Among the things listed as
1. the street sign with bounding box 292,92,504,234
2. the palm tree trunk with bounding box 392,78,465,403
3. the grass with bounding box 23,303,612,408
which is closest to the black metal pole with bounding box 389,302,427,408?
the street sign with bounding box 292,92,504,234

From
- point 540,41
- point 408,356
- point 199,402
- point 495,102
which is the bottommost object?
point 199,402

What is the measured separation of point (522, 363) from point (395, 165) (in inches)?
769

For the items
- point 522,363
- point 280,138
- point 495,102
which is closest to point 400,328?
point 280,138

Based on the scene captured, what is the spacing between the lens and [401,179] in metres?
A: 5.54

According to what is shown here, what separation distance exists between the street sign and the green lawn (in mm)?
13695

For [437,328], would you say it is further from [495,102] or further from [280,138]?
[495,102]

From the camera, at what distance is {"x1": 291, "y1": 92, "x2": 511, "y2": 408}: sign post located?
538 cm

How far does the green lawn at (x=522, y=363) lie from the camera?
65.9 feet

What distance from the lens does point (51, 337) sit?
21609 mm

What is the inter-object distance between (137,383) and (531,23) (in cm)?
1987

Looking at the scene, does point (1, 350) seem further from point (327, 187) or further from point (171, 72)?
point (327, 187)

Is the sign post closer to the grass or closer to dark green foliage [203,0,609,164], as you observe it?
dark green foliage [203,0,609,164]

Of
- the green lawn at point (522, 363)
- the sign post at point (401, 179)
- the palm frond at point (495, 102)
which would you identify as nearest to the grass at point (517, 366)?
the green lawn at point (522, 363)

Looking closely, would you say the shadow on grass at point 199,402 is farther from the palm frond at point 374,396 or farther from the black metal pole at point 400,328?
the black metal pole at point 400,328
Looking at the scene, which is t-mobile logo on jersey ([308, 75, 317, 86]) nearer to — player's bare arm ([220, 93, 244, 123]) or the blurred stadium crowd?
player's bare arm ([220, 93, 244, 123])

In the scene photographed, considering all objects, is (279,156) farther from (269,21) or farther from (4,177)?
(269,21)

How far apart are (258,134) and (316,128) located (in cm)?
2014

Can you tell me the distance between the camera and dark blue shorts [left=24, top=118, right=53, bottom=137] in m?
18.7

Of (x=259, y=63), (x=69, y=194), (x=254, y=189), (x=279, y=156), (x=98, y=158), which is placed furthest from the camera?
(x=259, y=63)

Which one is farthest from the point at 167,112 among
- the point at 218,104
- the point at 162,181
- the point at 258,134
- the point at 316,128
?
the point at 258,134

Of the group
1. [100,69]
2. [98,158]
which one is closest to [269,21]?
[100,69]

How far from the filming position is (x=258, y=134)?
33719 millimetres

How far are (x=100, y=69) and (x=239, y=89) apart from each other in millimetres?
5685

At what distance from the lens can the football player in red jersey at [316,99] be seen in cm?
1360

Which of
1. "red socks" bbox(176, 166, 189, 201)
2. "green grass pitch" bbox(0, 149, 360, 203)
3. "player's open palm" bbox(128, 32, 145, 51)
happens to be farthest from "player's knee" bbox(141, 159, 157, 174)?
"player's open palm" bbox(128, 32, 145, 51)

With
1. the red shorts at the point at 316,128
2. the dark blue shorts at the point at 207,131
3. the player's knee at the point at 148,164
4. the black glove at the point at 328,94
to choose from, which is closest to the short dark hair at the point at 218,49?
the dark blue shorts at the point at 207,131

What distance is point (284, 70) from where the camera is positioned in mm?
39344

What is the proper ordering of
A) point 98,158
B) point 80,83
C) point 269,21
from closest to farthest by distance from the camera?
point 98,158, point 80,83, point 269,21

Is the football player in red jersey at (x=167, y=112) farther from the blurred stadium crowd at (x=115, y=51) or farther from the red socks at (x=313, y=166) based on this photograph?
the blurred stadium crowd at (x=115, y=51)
○ ○ ○
* SET EXERCISE
Copy out everything from the line containing "What distance is point" down to the last of the lines above, without changing a word.

* ANSWER TO THIS TASK
What distance is point (284, 70) from where the camera is positioned in mm?
39344

What is the proper ordering of
A) point 98,158
B) point 80,83
C) point 269,21
from closest to farthest by distance from the camera?
point 98,158, point 80,83, point 269,21

Is the football player in red jersey at (x=167, y=112) farther from the blurred stadium crowd at (x=115, y=51) or farther from the red socks at (x=313, y=166) based on this photograph?
the blurred stadium crowd at (x=115, y=51)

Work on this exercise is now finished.